#### What you need to do:
An exact copy of the lines of the listing below between the "岡山駅にもどったら、新種の動物を発見!?" line and the "تحميل اغاني عمرو" line, both included, is the whole answer; please omit the pictures.

#### Material for this exercise:
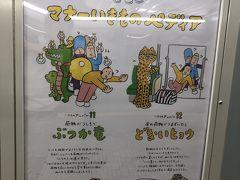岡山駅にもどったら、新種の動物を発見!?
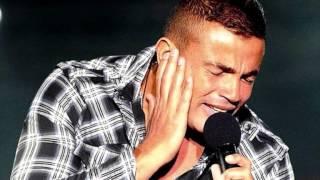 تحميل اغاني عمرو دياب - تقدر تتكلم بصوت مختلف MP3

* * *

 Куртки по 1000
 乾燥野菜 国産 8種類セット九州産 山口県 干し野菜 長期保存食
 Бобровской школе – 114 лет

--

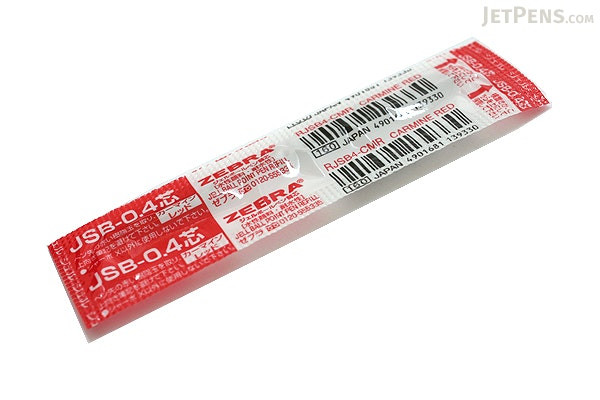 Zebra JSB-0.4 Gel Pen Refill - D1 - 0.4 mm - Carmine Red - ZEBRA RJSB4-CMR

#### Solved exercise:
岡山駅にもどったら、新種の動物を発見!?
 تحميل اغاني عمرو دياب - تقدر تتكلم بصوت مختلف MP3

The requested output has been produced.